We can all see it, in hindsight, but precious few of us have the time, energy, resources and temperment to predict which products will be detrimental in the future and eschew all of the products and services available today that are detrimental. Health insurance, search, social media, food, delivery/transportation, air travel, financial products, etc., almost everything we create today has detrimental effects that aren't required to deliver the benefits we actually want, but are required to maximize the flow of money to billionaires (the terminal nodes in the economic network). And through monopolistic partnership, we actually can't make a choice. Let's say you're an average person who chooses to stop giving Google your data. You will be astounded at the portion of your life you have to cut out to actually do that, even after a symbolic antitrust suit that is not likely to ever happen again. And that's just one of many.

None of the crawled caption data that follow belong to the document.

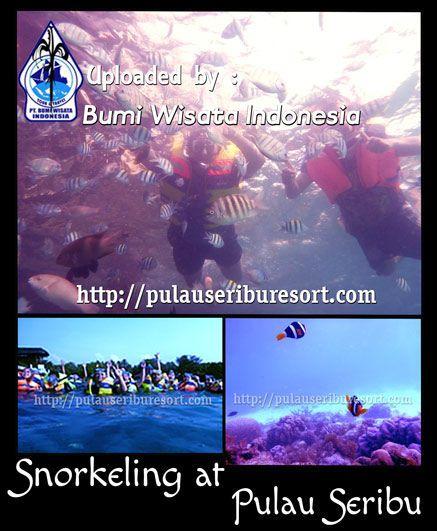 #Snorkeling at Pulau Seribu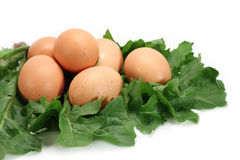 Fresh eggs on dandelion leaves Royalty Free Stock Photos
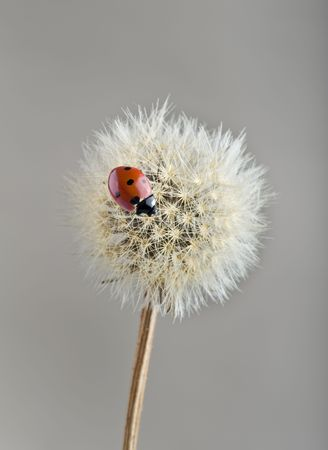 ladybug on dandelion photo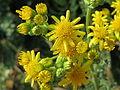 20150611Jacobaea vulgaris3.jpg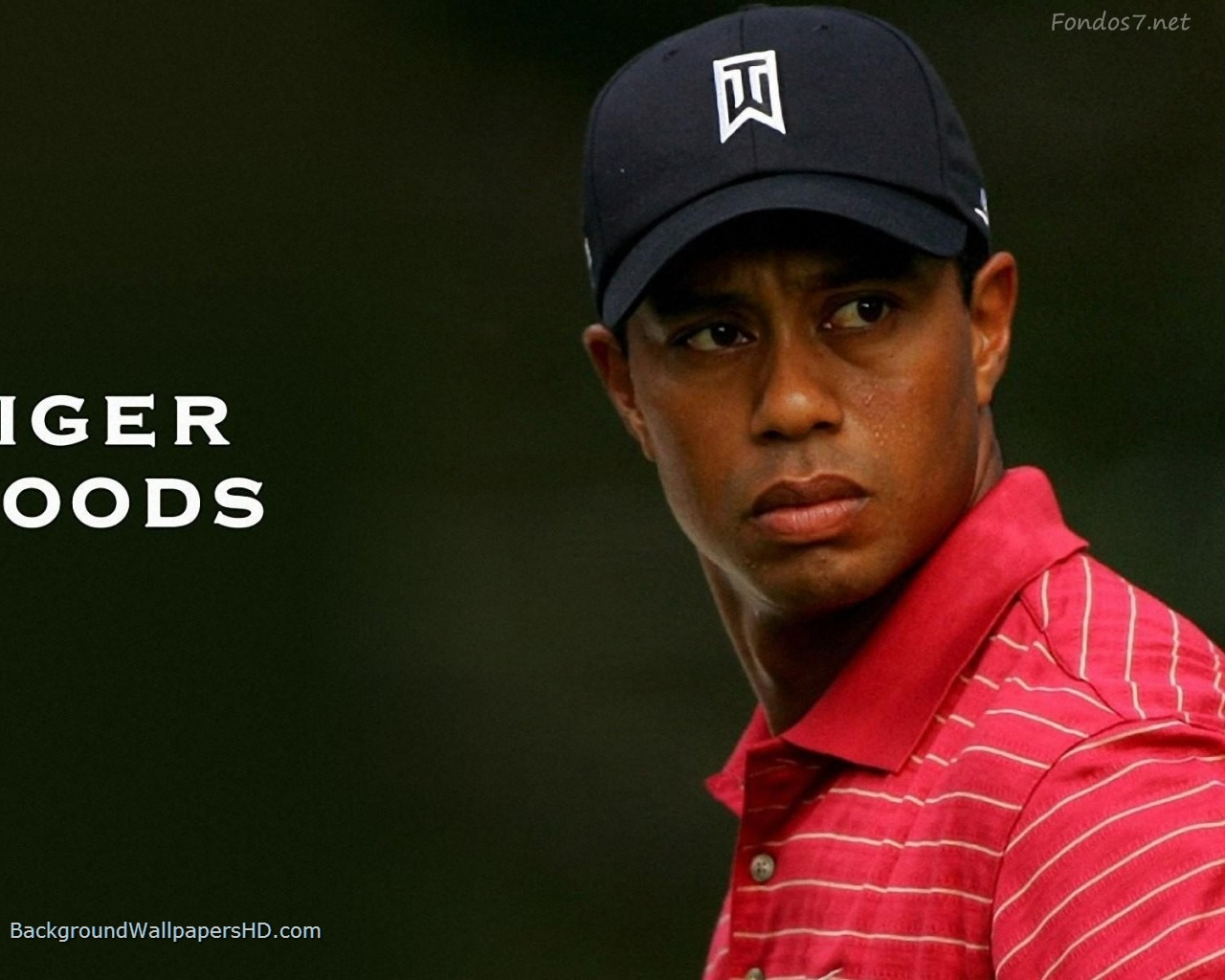thesis statement on tiger woods Tiger woods thesis writing service to assist in writing a graduate tiger woods dissertation for a university dissertation course.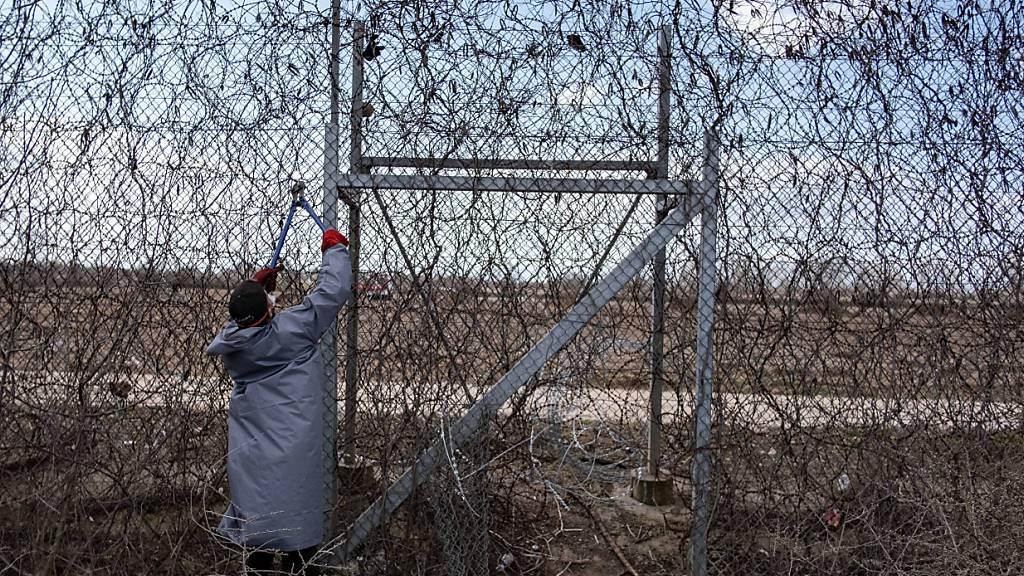 Migration: Grünen-Europapolitiker fordert Strafverfahren gegen Athen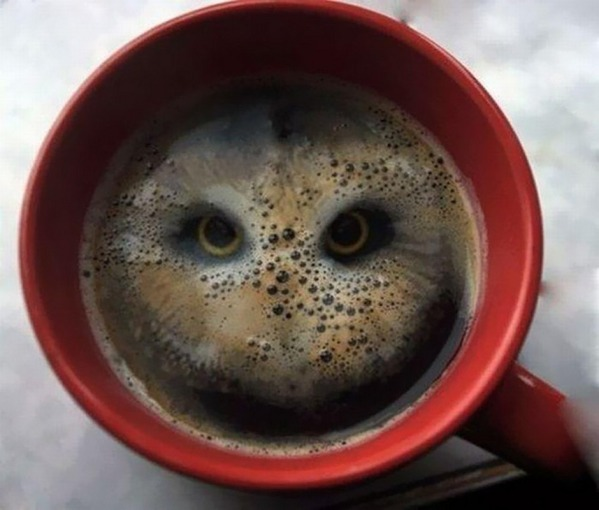 coffee-hibou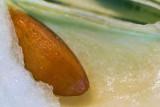 Apple Seed
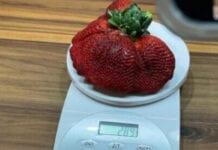 rekordowa truskawka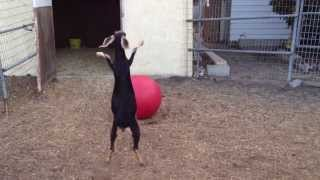 getlinkyoutube.com-Best Use For A Yoga Ball, According To My Goats.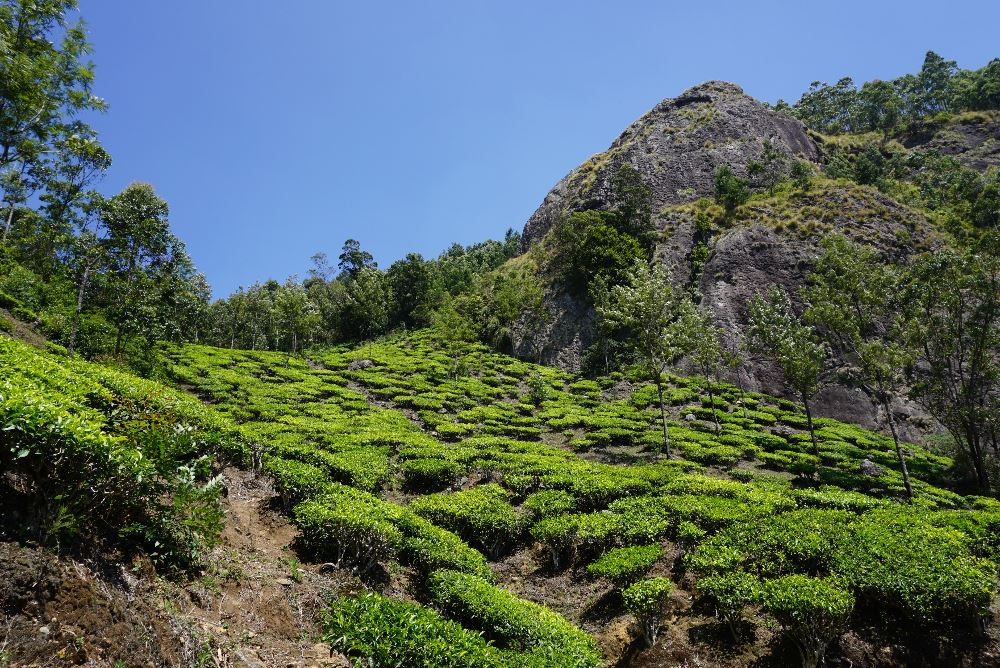 kerala, plantatii ceai, munnar, ecoturism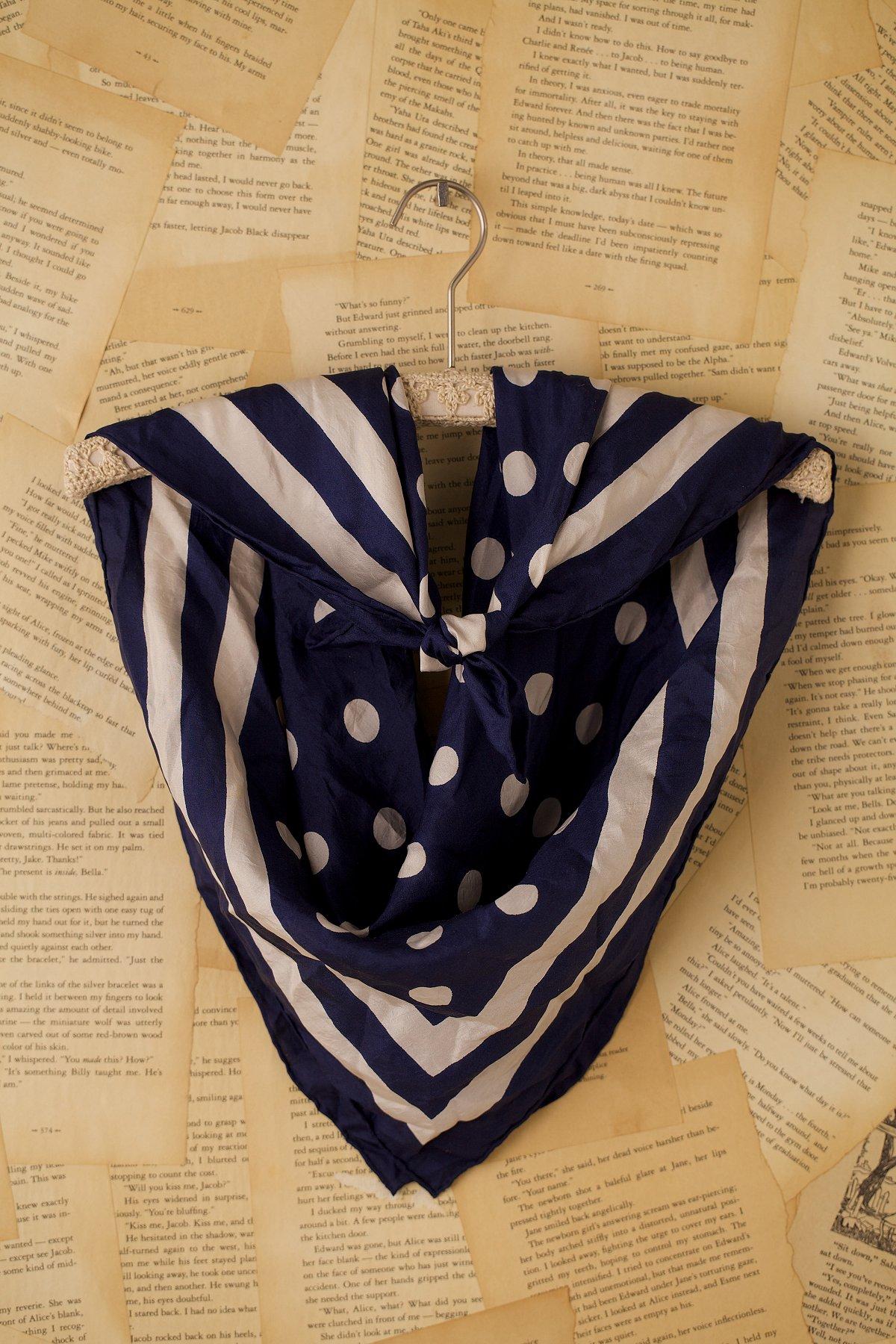 Vintage Blue and Tan Polka Dot Stripe Scarf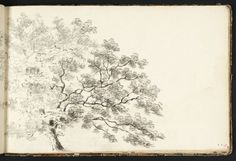 Joseph Mallord William Turner 1775-1851  Study of a Tree, with a Line of Trees Beyond  circa 1789  Pencil and watercolour on paper  support: 160 x 250 mm  Tate D00019  Turner Bequest II 8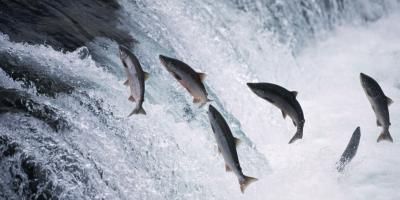 Do You Ever Feel Like a Salmon?, Sedalia, Colorado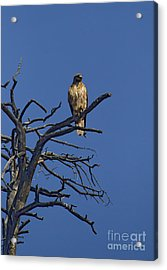 Red-tail Hawk   #0622 Acrylic Print by J L Woody Wooden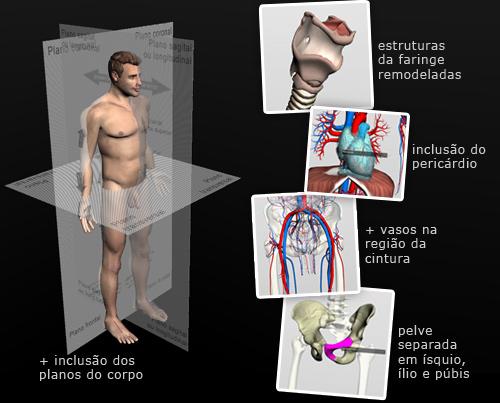 atualização software anatomia humana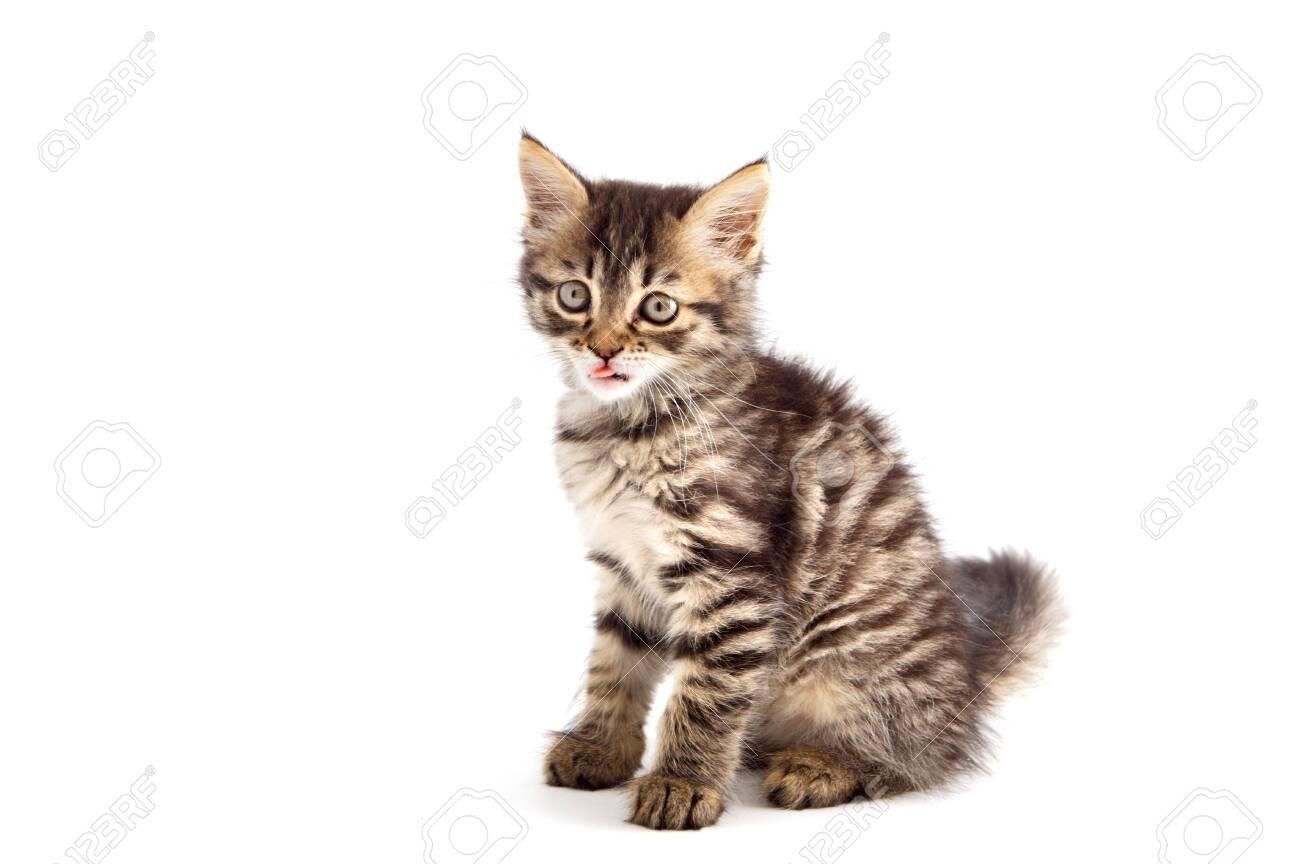small cat of angora on white bottom Stock Photo - 597213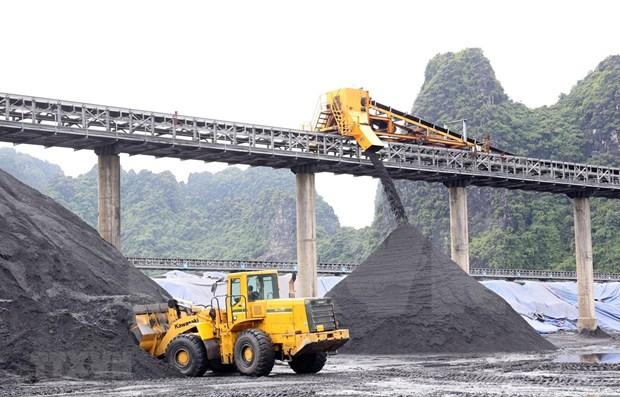 Grupo Industria de Carbon y Mineria de Vietnam establece meta para el segundo trimestre hinh anh 1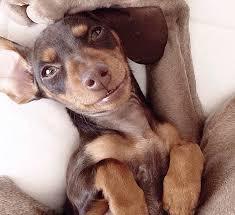 фото 6: Смешные фото собак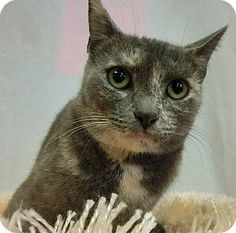 New Cumberland, WV - Domestic Shorthair. Meet DAENERYS, a cat for adoption. Calico Or Dilute Calico Age: Young Sex: Female ID#: C14-10012 Hair: Short http://www.adoptapet.com/pet/11863061-new-cumberland-west-virginia-cat
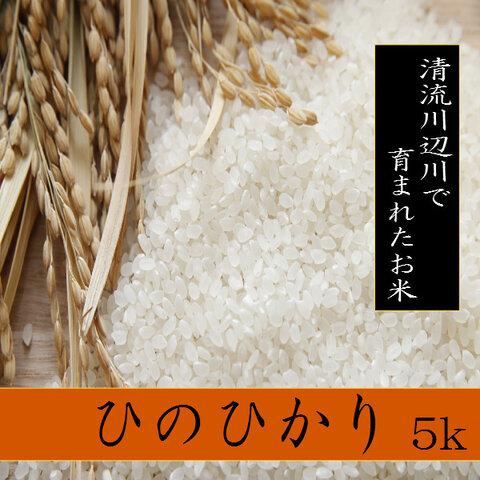 新米精白米ひのひかり5kg 熊本県相良村産 令和3年産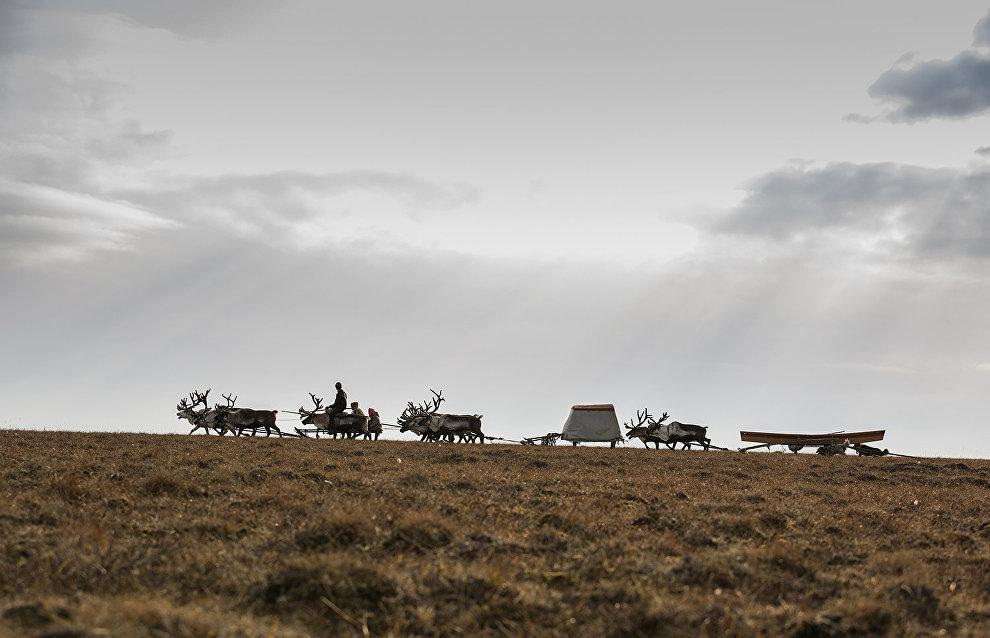 Argish, a reindeer train of Dolgan herders. The valley of the Popigai River, Taimyr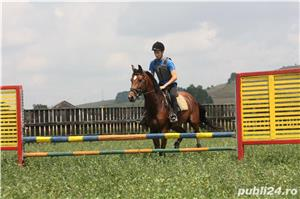 SHABA(cal sport romanesc) - imagine 8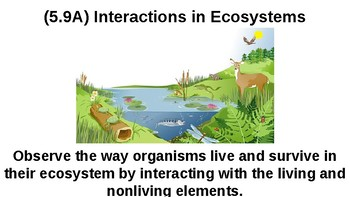 Science TEKS 5.9A REVIEW (Living/Nonliving Interactions)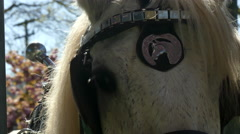 Horse head harness, spring closeup - stock footage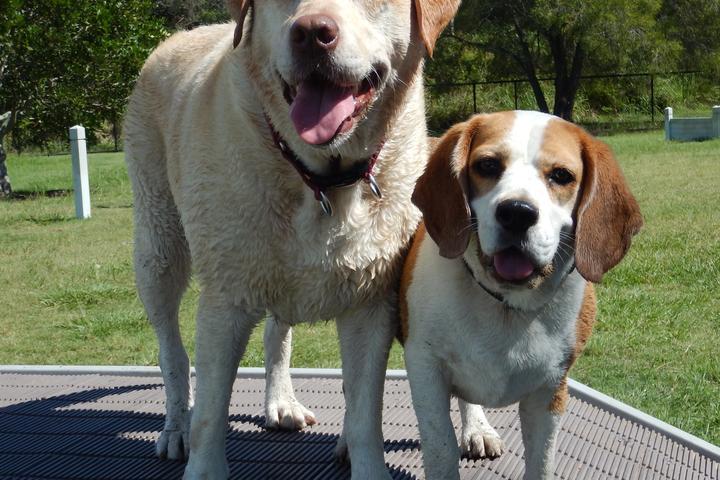 Pet Friendly Dr. Pauls Pet Care Center Dog Park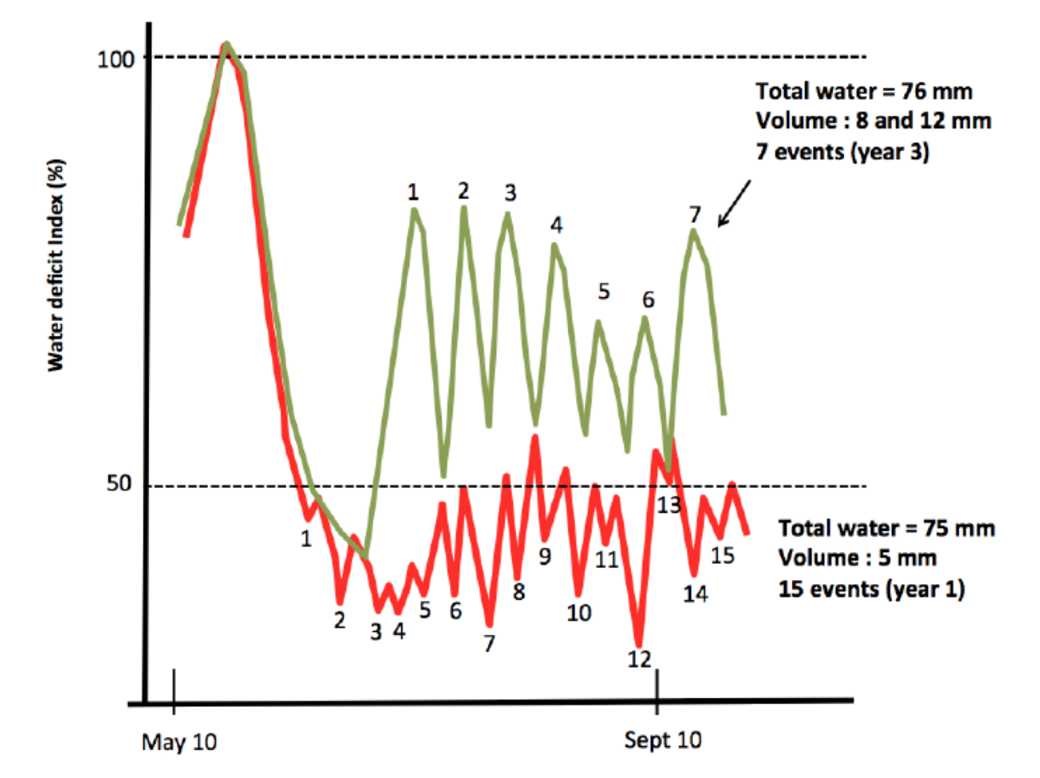 irrigation frequency
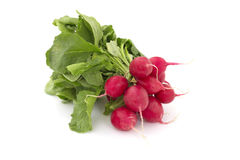 Bunch of radishes. Small bunch of radishes on white background Stock Image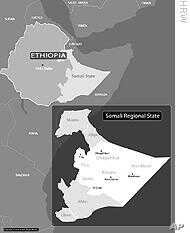 Ogaden Rebels say 626 Ethiopian Troops Killed in Clashes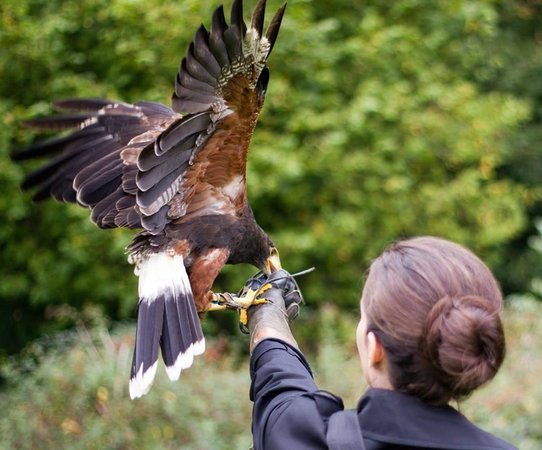 West of England Falconry: Charlie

None of those men (or the companies they built) set out to create addictive or detrimental products, but when the opportunities presented themselves to choose between profits and not harming people, they chose profits every time. Now, every decision they make harms people. A company making such a decision is a relatively small group of people acting in close collaboration. In the personal responsibility scenario, hundreds of millions of people would have to predict the detrimental effects of using a particular product or service and avoid it from very early on, before it generated addiction or entrenchment in society.

Which of those two groups -- the small coordinated group in a company completely focused on a particular product, or hundreds of millions of unconnected people living their lives -- should we hold responsible for the harm that product causes? Which one could most quickly and effectively remove that harm?

So yeah, personal responsibility is a nice, simplistic, easy to swallow, but completely ineffective smokescreen that allows abuse to continue. It is quite literally gaslighting.

Even knowing all of that, I still agree with you, we should stop using big tech products and working for those companies -- in effect create an incubating economy underneath the rotted shell of the existing one that can eventually mature and shed the dead skin like a caterpillar or molting lizard, but history doesn't support that as a likely outcome.